Meet Eustacia Vye: my precious and unique beauty, made by Pashley and customised by the fine people at Harris Cyclery. If you are familiar with the works of Thomas Hardy, you probably got the reference of the name. (If not, read Thomas Hardy!) Eustacia roams the heaths and meadows with wild abandon, seducing those whom she encounters with her regal beauty. And she is excellent in Boston traffic.
Here are the front and back views. If you are interested in how I came to select this bicycle, you can read about it here.
I. THE BICYCLE:
The Pashley Princess Sovereign is a classic "loop-frame" ladies bicycle. It comes standard with fenders, a fully enclosed chaincase, dress-guards, a heavy-duty black Pletscher rack, a hub-driven dynamo headlight and an LED rear light, a Brooks B66S saddle (sprung, suspended leather), enclosed hub brakes, puncture-resistant Schwalbe Marathon Plus tires, a pump attached to the frame with braze-ons, an "O-Lock" for the back wheel, a "ding-dong" bell, and an enormous wicker basket. My Princess is the 20" frame (51 cm), which fits my 5'7" (170 cm) proportions perfectly. Standard specs for the Princess Sovereign can be viewed on Pashley's website here.
For those not familiar with Pashley, they are an English manufacturer and have been making traditional bicycles since 1926, specialising in transport cycles and classic English roadsters.
A close-up of the Pashley headbadge.
This is a traditionally lugged and brazed handbuilt frame. The frame is powder-coated and the paintjob is very durable (a powder coated finish will scratch and scuff, whereas a liquid-coated finish will chip). The Princess is available in two colours: "Buckingham Black" and "Regency Green." I chose the green, because it seemed to have a stronger personality, and because I generally like green bicycles. The shade is a dark and subdued "British racing green".
Pashley bicycles are made in Stratford-upon-Avon, England. Some cool photos of their factory, including the brazing process, can be viewed here.
As mentioned earlier, many customisations have been done to this bicycle. Here they are, not at all in the order of importance or magnitude:
Dress-guards: We replaced the standard dressguard pictured here with a netted dress-guard I bought in Germany. I wanted a dressguard that resembled latticed wroght iron rather than transparent plastic. This one certainly does. It also covers more of the wheel than the original dressguard.
Here is a close-up of the netting over the chaincase...
... and around the opening for the "O-Lock". The O-Lock is a European locking system that locks the rear wheel, making the bicycle impossible to be ridden away by a thief. In most areas in the US, it is probably prudent to use this for supplementary purposes only.
Kickstand: We replaced the standard Princess kickstand with the Pletscher Twin-Legger, which provides support on both sides of the bicycle and lifts either the back or the front wheel off the ground (you can adjust the balance to determine which).
Not all bicycles will accommodate this kickstand, but the Princess has a special braze-on below the bottom bracket for this purpose.
Grips: We replaced the standard Raleigh-style plastic grips with Brooks leather washer grips in brown. These are probably the most comfortable handlebar grips I have ever tried: They provide just the right amount of texture, softness, suppleness and durability. And they look gorgeous!
______________________________
_WRITTEN TASK:_
Copy the passage of the bicycle text between "As mentioned earlier, many" and "supplementary purposes only.", inclusive, changing "O-Lock" to "ring lock" throughout.

_DATA BLOCK:_
______________________________
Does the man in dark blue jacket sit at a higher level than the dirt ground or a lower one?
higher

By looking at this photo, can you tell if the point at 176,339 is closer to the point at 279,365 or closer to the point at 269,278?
______________________________
_TASK RESPONSE:_
As mentioned earlier, many customisations have been done to this bicycle. Here they are, not at all in the order of importance or magnitude:
Dress-guards: We replaced the standard dressguard pictured here with a netted dress-guard I bought in Germany. I wanted a dressguard that resembled latticed wroght iron rather than transparent plastic. This one certainly does. It also covers more of the wheel than the original dressguard.
Here is a close-up of the netting over the chaincase...
... and around the opening for the "ring lock". The ring lock is a European locking system that locks the rear wheel, making the bicycle impossible to be ridden away by a thief. In most areas in the US, it is probably prudent to use this for supplementary purposes only.